From his hiding place, her brother Bolek sent her small notes with grammar and arithmetic exercises as homework.
In April 1943, during the Warsaw Ghetto Uprising, her brother was caught while moving from one hiding place to another, and was tortured at the Gestapo headquarters. Her mother, who was near the Gestapo building trying to gain information about her son, was caught. Apparently she had been given away by Miriam’s ‘aunt’s’ husband, who was a collaborator. Following her mother’s capture, her father, aunt and uncle were also caught. Miriam does not know of their fate to this day. Her brother was murdered in the Poniatowa forced labor camp near Lublin. The ‘aunt’s’ husband tried to pressure her to turn Miriam in but she refused, and later hid an additional couple with their daughter. The ‘aunt’ used to host Germans in her house, and they would drink with their hosts, never dreaming that a young Jewish girl was peeking at them through the keyhole of the adjoining room.

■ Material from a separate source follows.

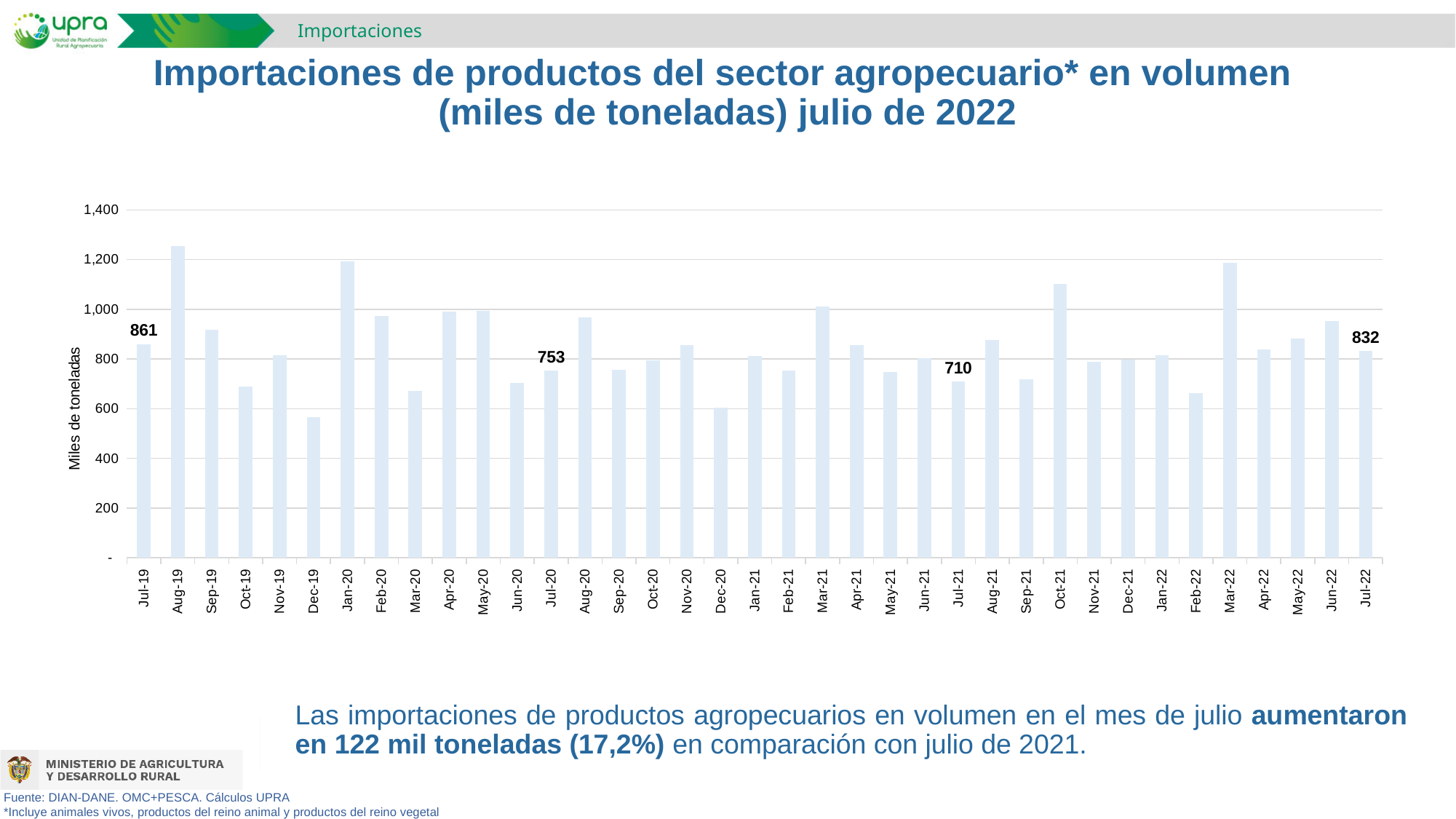
What is the value for Jul-20? 753 Which month has the lowest bar? Dec-19 What kind of chart is shown? bar chart How many months are plotted on the chart? 37 Which is larger, the value for Jul-19 or the value for Jul-22? Jul-19 What is the value for Jul-19? 861 Is the value for Aug-19 greater or less than 1,200? greater Which month has the highest bar? Aug-19 What is the value for Jul-22? 832 What is the difference between the values for Jul-22 and Jul-21? 122 Is the value for Dec-19 greater or less than 600? less What is the value for Jul-21? 710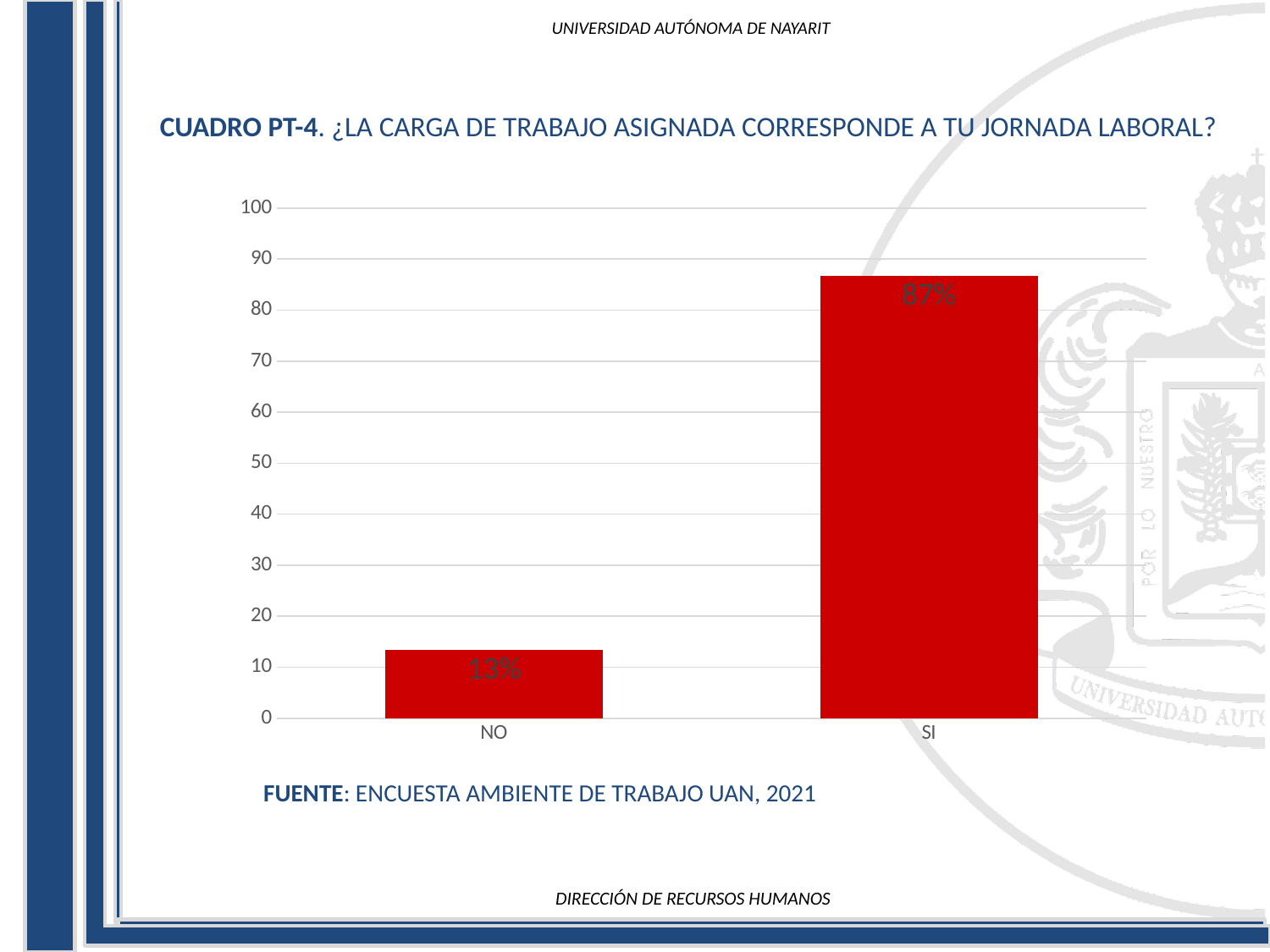
Which category has the highest value? SI What is the difference between the values for SI and NO? 74% Which category has the lowest value? NO What is the value for SI? 87% What is the value for NO? 13% Is the value for SI greater or less than 80? greater Which is larger, the value for NO or the value for SI? SI Is the value for NO greater or less than 20? less How many categories are shown on the x axis? 2 What is the title of the chart? CUADRO PT-4. ¿LA CARGA DE TRABAJO ASIGNADA CORRESPONDE A TU JORNADA LABORAL? What colour are the bars in the chart? red What kind of chart is shown on the slide? bar chart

Towards the end of the war, following the bombardment of Warsaw, Miriam and the Polish family fled to a distant village. In May 1945 the Red Army entered the village. Miriam returned to Warsaw with her ‘aunt’ and decided to convert to Christianity and to join her ‘aunt’s’ family. A few months later, she was located by her mother’s two sisters who had survived. The ‘aunt’ demanded that they pay the balance of the money that Miriam’s father owed her before she was willing to return the girl to them. Miriam returned to Częstochowa with her aunts but continued to pray as a Christian for some time.
In 1949, Miriam immigrated to Israel together with a group of orphans. Her cousin took her to Kibbutz Gan Shmuel, where she lives to this day.